Facebook users have dismissed the spin of Prime Minister Thongloun Sisoulith about the disaster's impact. The regime's initial accounts said the breaching of the dam at the Xe-Pian Xe-Namnoy hydropower project resulted in 27 deaths, but later on that number was dramatically reduced, only to be restored back to 27 deaths by the weekend. A further 131 people are estimated to be missing and 7,000 have been displaced in Attapeu, the southeastern province which bore the brunt when 5 billion cubic meters of raging waters escaped the dam.
"Oh, don't lie," wrote one Facebook user, identified as Fanta Some, echoing sentiments shared by other users who have been berating the regime for continuing to keep the public in the dark. Among other things, they have accused the authorities of fudging the death toll, with various contradictions in state media over the number of dead. Doubts have also arisen over official estimates of people unaccounted for, with one official putting it at 1,100.
Over the weekend, the regime said it would begin investigating the cause of the collapsed saddle dam at the $1 billion Xe-Pian Xe-Namnoy hydropower project, working with South Korea and Thailand. It is the country's third dam to have breached in as many years. The first, where cracks appeared two years ago, was built by a Vietnamese dam developer close to the Laos-Vietnam border.
Sources who monitor the regime say that Vice President Phankham Viphavanh has reportedly pushed the government to ramp up the rescue efforts. "He is concerned about this issue and the public reaction," one Laotian source told the Nikkei Asian Review on condition of anonymity. Phankham is seen as a rising star in the 11-member politburo, which wields the ultimate authority in Laos' communist party, and is billed to be the country's next president.
The accusation of keeping the public in the dark has been heard before, in particular when the regime has commissioned previous hydropower schemes, including Xe-Pian Xe-Namnoy.
Villagers living directly in the line of potential disasters from such projects have had no access to the risk assessments. A common view shared by foreign analysts of Laos' hydropower ambitions is that local communities are potentially being "put in harm's way with no basis of assessing the risk that project developers' decisions have imposed on them."
Those who have tried to find out details of risk assessments for other dams in Laos have hit a wall. According to Shalmali Guttal, executive director of Focus on the Global South, a Bangkok-based think tank, the risk assessments for new dams should be included in their environmental and social impact assessments. However, this was never the case, she said.
Instead, it is standard practise for the bidder of a hydropower project to hide the assessments in "commercial and confidential documents" to keep them from the eyes of competing bidders, she said. "The risks are masked to make the investment worth it."
The Xe-Pian Xe-Namnoy project, 90% of which has been completed, illustrates that reality. The Xe-Pian Xe-Namnoy Power Company (PNPC) was established with the backing of four shareholders: South Korea's SK Engineering and Construction, the main stakeholder; Korea Western Power; Thailand's state-owned Ratchaburi Electricity Generating Holding; and local partner Laos Holding State Enterprise.

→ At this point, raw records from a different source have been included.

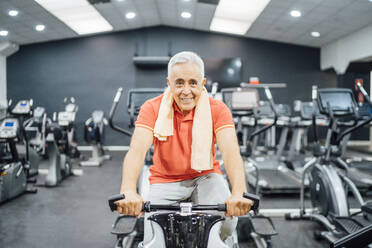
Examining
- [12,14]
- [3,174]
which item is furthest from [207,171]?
[12,14]

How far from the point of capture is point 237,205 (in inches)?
44.6

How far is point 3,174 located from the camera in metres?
3.63

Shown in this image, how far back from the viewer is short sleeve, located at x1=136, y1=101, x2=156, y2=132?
4.83ft

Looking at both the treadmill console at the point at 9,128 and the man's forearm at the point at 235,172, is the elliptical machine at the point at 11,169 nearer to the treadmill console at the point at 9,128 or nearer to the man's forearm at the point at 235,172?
the treadmill console at the point at 9,128

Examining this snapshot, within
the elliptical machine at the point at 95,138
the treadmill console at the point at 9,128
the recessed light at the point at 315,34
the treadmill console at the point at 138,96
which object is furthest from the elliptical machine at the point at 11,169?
the recessed light at the point at 315,34

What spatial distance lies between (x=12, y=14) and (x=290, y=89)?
8.02m

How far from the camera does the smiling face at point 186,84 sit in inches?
53.7

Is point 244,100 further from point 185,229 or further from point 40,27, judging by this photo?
point 40,27

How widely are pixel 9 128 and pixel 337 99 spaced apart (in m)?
3.97

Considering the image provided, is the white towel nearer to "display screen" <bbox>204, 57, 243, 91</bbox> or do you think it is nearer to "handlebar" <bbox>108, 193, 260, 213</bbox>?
"handlebar" <bbox>108, 193, 260, 213</bbox>

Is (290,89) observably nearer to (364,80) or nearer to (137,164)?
(364,80)

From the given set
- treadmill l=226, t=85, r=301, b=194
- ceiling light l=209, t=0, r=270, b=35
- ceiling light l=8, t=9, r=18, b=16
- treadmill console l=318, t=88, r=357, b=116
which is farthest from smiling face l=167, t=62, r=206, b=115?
ceiling light l=209, t=0, r=270, b=35

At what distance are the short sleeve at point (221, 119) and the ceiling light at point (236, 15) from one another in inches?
234

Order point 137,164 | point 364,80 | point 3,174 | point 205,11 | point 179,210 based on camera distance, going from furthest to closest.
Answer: point 205,11 < point 3,174 < point 364,80 < point 137,164 < point 179,210
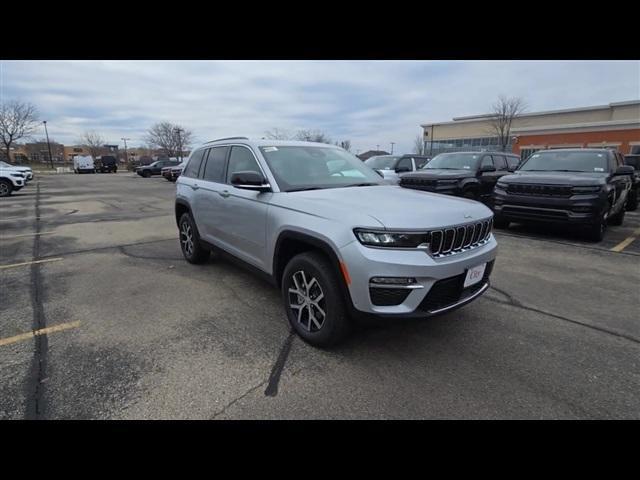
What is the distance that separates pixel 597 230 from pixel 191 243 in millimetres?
7408

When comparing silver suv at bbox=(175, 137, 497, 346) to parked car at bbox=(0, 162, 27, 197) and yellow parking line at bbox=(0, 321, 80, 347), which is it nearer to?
yellow parking line at bbox=(0, 321, 80, 347)

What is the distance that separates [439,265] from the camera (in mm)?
2486

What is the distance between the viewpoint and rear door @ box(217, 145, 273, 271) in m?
3.50

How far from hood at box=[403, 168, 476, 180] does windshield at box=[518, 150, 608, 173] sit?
1.38 metres

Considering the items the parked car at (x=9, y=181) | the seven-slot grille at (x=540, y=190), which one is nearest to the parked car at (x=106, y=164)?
the parked car at (x=9, y=181)

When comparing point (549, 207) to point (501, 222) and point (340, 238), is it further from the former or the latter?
point (340, 238)

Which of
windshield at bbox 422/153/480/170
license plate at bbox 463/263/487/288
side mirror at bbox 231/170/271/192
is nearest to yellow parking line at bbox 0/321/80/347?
side mirror at bbox 231/170/271/192

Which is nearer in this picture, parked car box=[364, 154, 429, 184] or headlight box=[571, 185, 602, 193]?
headlight box=[571, 185, 602, 193]

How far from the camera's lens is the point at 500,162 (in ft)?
34.9

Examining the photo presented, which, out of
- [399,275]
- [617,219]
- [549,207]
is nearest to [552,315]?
[399,275]

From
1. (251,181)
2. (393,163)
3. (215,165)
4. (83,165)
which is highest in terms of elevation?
(83,165)
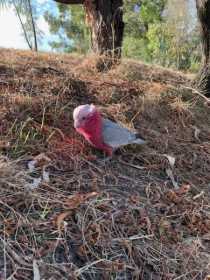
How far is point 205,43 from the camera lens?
3891 mm

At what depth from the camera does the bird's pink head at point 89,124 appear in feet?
7.63

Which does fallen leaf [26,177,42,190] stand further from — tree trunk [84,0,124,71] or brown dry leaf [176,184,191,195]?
tree trunk [84,0,124,71]

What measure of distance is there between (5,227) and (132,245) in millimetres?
512

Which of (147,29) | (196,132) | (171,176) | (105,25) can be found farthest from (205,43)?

PNPC secured loans for 70% of the costs from four Thai banks: Krung Thai Bank, Bank of Ayudhya, Export-Import Bank of Thailand and Thanachart Bank. The remaining 30% came from the equity of the four stakeholders, including South Korea's SK Engineering and Construction.
Information on who underwrote the risk for the project is not publicly available.
The cross-border impact of the collapsed dam puts the Laotian regime in hot water for the first time. For years, it had dismissed concerns expressed by environmentalists about the dangers of its quest to tap its abundant rivers, build hydropower projects and become the "Battery of Southeast Asia."
By 2025, Laos is expected to have completed 50 hydropower projects, more than double the amount that are now in operation. The regime has sought to use the dam developments as a way to lift one of the region's poorest countries out of poverty. The dams have helped Laos export two-thirds of the hydropower it produces to neighboring countries such as Thailand and Vietnam, earning the Laotian state vital foreign exchange.
International Rivers, a global environmental campaign group, has warned for more than a decade about the cross-border impact of Laos' rush to build dams. Thai green groups have done likewise, even dragging the Laotians to a Thai court to stall the building of a dam that would impact Thai communities along the Mekong River, Southeast Asia's largest body of water.
That case is still pending in Thailand's Supreme Administrative Court. "The judges accepted this case and noted that [the] trans-boundary impact from dams in Laos needs to be addressed," said Pianporn Deetes, the Thailand campaign coordinator for International Rivers. "This is the first time Thai courts recognized trans-boundary impacts of dams."
Correction: This story initially reported incorrectly that the Asian Development Bank supported PNPC to proceed with the project following environment and social impact assessments.